3.3.3 De rechtbank heeft in rov. 5.6 overwogen dat bij beoordeling van de vraag of de Ontvanger Kemira binnen de bij art. 49 § 3 lid 1 LI 1990 gestelde termijn heeft doen dagvaarden, de in 1997 vigerende Leidraad tot uitgangspunt kan dienen. Immers, volgens de parlementaire geschiedenis is een dagvaardingstermijn in het vooruitzicht gesteld die "in beginsel" twee maanden zou belopen, hetgeen enige beleidsruimte liet voor uitzonderingssituaties die in 1990 waren voorzien ten aanzien van de gevallen waarin de aansprakelijk gestelde bezwaar op grond van art. 50 Iw 1990 zou maken. Die beleidsruimte is na 1990 benut om het aantal uitzonderingssituaties uit te breiden. Nu die nadere uitzonderingen aan de strekking van de gestelde termijn (rechtszekerheid) geen afbreuk doen, is het hanteren daarvan niet strijdig met de algemene beginselen van behoorlijk bestuur. Er heeft zich op en na 27 februari 1998, en wel tot 27 of 28 april 1998, de situatie voorgedaan waarin Kemira in het kader van haar betwisting met de Ontvanger in discussie was over de aansprakelijkstellingen. De Ontvanger, aldus de rechtbank, is derhalve tijdig nadien tot dagvaarden overgegaan.

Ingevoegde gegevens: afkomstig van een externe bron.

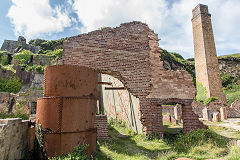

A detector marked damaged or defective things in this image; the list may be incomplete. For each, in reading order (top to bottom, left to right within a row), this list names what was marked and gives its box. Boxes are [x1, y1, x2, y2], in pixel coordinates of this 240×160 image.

corroded metal cylinder [36, 64, 98, 158]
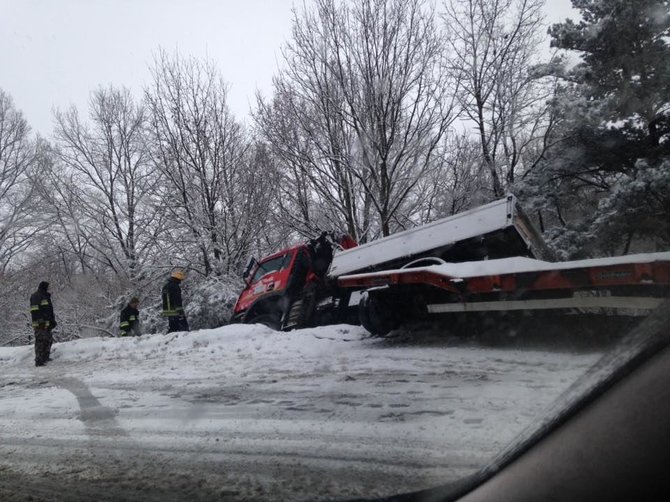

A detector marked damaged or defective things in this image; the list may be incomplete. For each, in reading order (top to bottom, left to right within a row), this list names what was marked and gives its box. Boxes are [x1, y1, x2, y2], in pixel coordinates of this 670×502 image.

crashed red truck [231, 195, 670, 334]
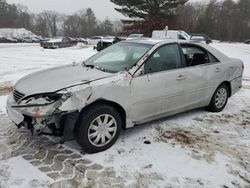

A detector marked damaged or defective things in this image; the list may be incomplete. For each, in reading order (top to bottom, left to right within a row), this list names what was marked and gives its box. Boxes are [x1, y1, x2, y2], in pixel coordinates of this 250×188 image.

crumpled hood [14, 64, 114, 95]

3.3.4 Het hof heeft in rov. 14.2 naar aanleiding van de tegen rov. 5.6 van het vonnis gerichte vijfde grief overwogen dat aan deze grief ten grondslag ligt dat de Staatssecretaris van Financiën tijdens de parlementaire behandeling van de Invorderingswet 1990 het rechtens te beschermen vertrouwen heeft gewekt dat de aanvankelijk - in 1990 - in de Leidraad genoemde uitzondering op de in art. 49 § 3 van de Leidraad bedoelde tweemaandstermijn niet zou worden uitgebreid met andere uitzonderingen.

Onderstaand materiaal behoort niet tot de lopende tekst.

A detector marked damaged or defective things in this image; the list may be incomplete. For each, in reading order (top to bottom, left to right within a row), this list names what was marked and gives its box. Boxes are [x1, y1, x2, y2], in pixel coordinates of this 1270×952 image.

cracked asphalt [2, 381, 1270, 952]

Het hof heeft daaromtrent geoordeeld dat uit de door Kemira aangehaalde uitlatingen van de Staatssecretaris van Financiën evenwel niet meer kan worden afgeleid dan dat de dagvaardingstermijn in beginsel op twee maanden zou worden gesteld. Aan die uitlatingen noch aan andere delen van de totstandkomingsgeschiedenis van de Iw 1990 valt, aldus het hof, het rechtens te beschermen vertrouwen te ontlenen dat de in de Leidraad op te nemen uitzonderingen op die termijn beperkt zouden blijven tot de aanvankelijk - in 1990 - daarin genoemde gevallen waarin de termijn met één à twee weken zou worden verlengd. De vijfde grief faalt derhalve.
3.3.5 Het betoog van onderdeel 3.2 dat in de kern inhoudt dat de ingeroepen uitlatingen (wel) eraan in de weg staan dat de Staatssecretaris van Financiën eenzijdig verdere uitzonderingen maakt (ongeacht welke) dan tijdens de parlementaire behandeling van de Iw 1990 reeds waren voorzien, is onjuist, reeds omdat die uitlatingen zich naar hun inhoud niet verzetten tegen verdere uitzonderingen op de termijn van twee maanden dan die welke reeds aanstonds werden voorzien. Het in de toelichting op het onderdeel aangehaalde arrest van de Hoge Raad van 20 december 1996, nr. 16033, NJ 1997, 289, waarin de tijdens de parlementaire behandeling van de Iw 1990 van de zijde van de regering gedane uitlatingen uitvoerig aan de orde zijn geweest, bevat geen overwegingen die dit betoog kunnen steunen. Het onderdeel faalt derhalve.
3.4 De in de overige onderdelen van het derde middel en de in de andere middelen aangevoerde klachten kunnen evenmin tot cassatie leiden. Zulks behoeft, gezien artikel 81 RO, geen nadere motivering nu de klachten niet nopen tot beantwoording van rechtsvragen in het belang van de rechtseenheid of de rechtsontwikkeling.
4. Beslissing
De Hoge Raad:
verwerpt het beroep;
veroordeelt [verweerster] in de kosten van het geding in cassatie, tot op deze uitspraak aan de zijde van de Ontvanger begroot op € 316,34 aan verschotten en € 1.365,-- voor salaris.
Dit arrest is gewezen door de vice-president P. Neleman als voorzitter en de raadsheren H.A.M. Aaftink, D.H. Beukenhorst, O. de Savornin Lohman en J.C. van Oven, en in het openbaar uitgesproken door F.B. Bakels op 15 oktober 2004.